Top of EXERCISE DATA

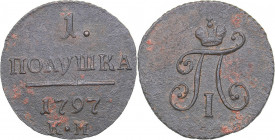 Russia Polushka 1797 КМ
1.69 g. AU/AU Bitkin# 167 R1. Very rare! Paul I (1796-1801)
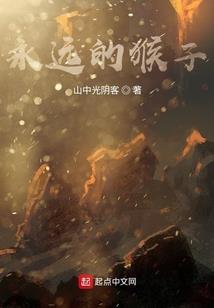 忘了我曾爱过你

Bottom of EXERCISE DATA

■ PROBLEM TO SOLVE: An exact copy of all the lines above is required, with the pictures removed.

■ REPLY TO THE TASK:
 Russia Polushka 1797 КМ
1.69 g. AU/AU Bitkin# 167 R1. Very rare! Paul I (1796-1801)
 忘了我曾爱过你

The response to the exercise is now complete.